### Supplied records ###
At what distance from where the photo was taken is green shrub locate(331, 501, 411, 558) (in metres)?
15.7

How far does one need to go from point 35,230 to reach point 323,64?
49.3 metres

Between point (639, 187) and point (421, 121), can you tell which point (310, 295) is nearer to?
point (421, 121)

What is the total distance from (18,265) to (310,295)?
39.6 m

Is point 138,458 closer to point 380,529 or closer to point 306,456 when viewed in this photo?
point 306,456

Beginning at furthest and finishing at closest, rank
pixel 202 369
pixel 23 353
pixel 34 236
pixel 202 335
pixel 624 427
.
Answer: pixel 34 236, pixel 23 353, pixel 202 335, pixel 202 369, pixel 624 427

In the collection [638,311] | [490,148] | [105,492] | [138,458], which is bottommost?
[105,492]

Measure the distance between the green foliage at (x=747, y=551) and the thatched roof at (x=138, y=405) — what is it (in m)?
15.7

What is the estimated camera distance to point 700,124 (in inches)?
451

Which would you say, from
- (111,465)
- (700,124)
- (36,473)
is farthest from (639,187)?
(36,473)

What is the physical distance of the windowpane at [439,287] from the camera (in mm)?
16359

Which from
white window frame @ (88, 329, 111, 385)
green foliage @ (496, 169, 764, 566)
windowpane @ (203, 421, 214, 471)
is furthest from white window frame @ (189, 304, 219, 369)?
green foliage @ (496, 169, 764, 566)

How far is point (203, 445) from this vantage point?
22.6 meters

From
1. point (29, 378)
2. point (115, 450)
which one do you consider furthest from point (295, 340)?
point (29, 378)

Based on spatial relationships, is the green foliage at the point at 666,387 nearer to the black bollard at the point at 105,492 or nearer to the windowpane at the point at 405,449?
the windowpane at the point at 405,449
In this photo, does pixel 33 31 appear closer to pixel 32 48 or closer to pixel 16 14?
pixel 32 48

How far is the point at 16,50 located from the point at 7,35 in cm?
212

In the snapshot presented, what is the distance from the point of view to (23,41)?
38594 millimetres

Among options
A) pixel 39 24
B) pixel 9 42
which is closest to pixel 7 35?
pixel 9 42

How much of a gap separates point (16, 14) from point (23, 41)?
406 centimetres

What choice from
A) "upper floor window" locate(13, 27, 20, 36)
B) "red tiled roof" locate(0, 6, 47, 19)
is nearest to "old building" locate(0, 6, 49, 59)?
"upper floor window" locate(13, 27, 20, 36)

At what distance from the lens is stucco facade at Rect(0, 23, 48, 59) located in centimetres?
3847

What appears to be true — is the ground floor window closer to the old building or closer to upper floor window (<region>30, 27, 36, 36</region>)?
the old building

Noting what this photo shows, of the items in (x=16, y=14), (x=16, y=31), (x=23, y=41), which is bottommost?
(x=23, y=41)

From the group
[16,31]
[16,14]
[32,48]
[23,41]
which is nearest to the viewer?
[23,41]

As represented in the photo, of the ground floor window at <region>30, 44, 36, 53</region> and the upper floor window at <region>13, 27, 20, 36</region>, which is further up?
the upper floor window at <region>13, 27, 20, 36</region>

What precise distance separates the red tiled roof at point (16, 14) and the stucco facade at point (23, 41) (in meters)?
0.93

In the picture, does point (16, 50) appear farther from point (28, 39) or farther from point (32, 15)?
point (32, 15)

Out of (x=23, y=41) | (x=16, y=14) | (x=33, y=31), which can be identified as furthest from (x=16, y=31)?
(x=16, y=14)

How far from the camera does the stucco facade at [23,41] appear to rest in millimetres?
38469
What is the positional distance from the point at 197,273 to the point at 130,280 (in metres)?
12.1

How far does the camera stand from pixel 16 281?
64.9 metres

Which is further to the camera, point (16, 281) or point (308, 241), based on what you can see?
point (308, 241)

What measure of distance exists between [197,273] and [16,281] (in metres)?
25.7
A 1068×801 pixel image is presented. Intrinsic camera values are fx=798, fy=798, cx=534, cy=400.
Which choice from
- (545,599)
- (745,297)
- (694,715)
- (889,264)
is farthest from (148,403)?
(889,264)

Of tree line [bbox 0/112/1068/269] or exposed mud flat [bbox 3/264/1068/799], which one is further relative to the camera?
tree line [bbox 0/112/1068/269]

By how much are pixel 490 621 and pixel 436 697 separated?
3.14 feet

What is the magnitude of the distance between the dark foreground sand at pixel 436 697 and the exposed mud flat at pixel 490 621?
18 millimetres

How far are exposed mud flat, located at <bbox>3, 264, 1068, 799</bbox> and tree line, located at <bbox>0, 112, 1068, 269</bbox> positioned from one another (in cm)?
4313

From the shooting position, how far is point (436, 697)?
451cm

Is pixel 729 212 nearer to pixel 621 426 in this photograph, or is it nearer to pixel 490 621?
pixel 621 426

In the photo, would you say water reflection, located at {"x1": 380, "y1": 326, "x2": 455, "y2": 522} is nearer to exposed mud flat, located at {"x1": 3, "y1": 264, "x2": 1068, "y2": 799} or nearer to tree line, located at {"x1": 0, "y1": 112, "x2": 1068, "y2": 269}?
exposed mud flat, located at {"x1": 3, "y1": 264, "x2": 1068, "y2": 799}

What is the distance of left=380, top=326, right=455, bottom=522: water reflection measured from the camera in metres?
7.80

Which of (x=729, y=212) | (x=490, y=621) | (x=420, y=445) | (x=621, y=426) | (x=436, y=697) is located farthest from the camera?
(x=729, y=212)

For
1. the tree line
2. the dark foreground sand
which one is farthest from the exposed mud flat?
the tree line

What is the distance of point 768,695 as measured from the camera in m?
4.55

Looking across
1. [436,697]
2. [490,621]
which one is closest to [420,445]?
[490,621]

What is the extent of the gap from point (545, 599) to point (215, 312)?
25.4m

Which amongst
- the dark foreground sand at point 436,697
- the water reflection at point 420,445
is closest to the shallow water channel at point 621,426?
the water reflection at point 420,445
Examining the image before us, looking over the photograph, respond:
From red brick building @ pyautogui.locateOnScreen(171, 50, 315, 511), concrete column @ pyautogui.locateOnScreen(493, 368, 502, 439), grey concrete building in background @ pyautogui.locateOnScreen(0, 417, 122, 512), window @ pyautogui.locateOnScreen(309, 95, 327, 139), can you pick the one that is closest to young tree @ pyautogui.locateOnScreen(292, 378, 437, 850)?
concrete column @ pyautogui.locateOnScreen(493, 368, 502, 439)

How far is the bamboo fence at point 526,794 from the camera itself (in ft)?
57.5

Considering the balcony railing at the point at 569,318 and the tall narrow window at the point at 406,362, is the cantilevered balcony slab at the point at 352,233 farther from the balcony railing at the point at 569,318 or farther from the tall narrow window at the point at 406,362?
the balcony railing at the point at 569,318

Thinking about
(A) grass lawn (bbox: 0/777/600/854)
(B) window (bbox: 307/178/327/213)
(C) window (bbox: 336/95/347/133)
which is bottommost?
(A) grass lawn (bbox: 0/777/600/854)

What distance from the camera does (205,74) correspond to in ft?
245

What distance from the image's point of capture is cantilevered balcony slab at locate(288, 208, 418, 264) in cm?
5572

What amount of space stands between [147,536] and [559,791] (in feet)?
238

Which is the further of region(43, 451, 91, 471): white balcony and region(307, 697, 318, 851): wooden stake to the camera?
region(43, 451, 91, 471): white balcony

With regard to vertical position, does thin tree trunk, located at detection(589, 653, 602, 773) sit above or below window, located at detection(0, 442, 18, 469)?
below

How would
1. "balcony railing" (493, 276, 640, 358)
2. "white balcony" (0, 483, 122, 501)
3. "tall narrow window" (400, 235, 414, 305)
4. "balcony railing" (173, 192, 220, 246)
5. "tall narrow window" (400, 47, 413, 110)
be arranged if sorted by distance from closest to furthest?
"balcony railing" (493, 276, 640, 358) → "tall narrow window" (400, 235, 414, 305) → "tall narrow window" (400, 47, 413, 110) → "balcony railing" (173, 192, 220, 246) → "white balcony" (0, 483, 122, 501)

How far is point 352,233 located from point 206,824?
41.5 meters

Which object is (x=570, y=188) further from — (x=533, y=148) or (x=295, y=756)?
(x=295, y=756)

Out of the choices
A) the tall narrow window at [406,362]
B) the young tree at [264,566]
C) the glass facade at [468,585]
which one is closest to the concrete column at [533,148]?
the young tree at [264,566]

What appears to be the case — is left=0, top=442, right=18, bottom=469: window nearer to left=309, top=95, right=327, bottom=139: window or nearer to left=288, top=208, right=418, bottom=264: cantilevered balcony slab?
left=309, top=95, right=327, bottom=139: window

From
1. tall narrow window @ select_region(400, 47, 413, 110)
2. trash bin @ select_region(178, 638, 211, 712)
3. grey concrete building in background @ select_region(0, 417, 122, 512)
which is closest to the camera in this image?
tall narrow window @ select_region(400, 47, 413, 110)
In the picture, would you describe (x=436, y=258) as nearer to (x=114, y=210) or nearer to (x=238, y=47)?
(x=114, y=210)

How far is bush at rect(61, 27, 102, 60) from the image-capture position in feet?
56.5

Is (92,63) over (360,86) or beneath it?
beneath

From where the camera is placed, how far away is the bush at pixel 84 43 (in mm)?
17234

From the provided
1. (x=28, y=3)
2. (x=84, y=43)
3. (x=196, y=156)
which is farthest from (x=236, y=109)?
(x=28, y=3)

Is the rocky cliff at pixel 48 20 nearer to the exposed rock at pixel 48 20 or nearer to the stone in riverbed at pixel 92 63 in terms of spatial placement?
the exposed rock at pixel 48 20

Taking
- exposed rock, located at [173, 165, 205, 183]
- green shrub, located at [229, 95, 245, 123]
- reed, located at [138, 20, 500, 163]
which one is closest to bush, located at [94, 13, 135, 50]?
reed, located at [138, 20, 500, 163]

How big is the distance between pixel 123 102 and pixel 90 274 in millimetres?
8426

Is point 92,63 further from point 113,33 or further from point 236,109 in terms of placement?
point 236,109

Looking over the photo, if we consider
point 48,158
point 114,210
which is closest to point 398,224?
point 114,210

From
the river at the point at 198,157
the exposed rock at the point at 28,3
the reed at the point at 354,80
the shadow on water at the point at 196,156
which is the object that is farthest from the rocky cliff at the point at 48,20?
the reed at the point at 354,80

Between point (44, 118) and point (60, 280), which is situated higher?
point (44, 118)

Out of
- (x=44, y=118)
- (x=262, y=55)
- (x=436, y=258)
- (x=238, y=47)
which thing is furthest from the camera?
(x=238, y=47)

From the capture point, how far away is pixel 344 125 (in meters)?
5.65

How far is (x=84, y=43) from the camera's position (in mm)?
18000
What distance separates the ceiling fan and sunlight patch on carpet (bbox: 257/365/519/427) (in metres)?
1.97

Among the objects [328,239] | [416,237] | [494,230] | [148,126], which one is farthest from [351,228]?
###
> [Work to be completed]: Every line from the one containing "Looking over the photo, if we consider" through the last line must be copied exactly; leave out the rest.

> [Final result]:
Looking over the photo, if we consider
point 48,158
point 114,210
which is closest to point 398,224?
point 114,210

From
the river at the point at 198,157
the exposed rock at the point at 28,3
the reed at the point at 354,80
the shadow on water at the point at 196,156
which is the object that is farthest from the rocky cliff at the point at 48,20?
the reed at the point at 354,80

Between point (44, 118) and point (60, 280), which is situated higher?
point (44, 118)

Out of
- (x=44, y=118)
- (x=262, y=55)
- (x=436, y=258)
- (x=238, y=47)
which thing is furthest from the camera?
(x=238, y=47)

From the capture point, how far away is pixel 344 125 (in meters)?
5.65

How far is (x=84, y=43) from the camera's position (in mm)?
18000
What distance separates the ceiling fan and sunlight patch on carpet (bbox: 257/365/519/427) (in metres)?
1.97

Among the objects [328,239] | [416,237] | [494,230] | [148,126], which one is farthest from [351,228]?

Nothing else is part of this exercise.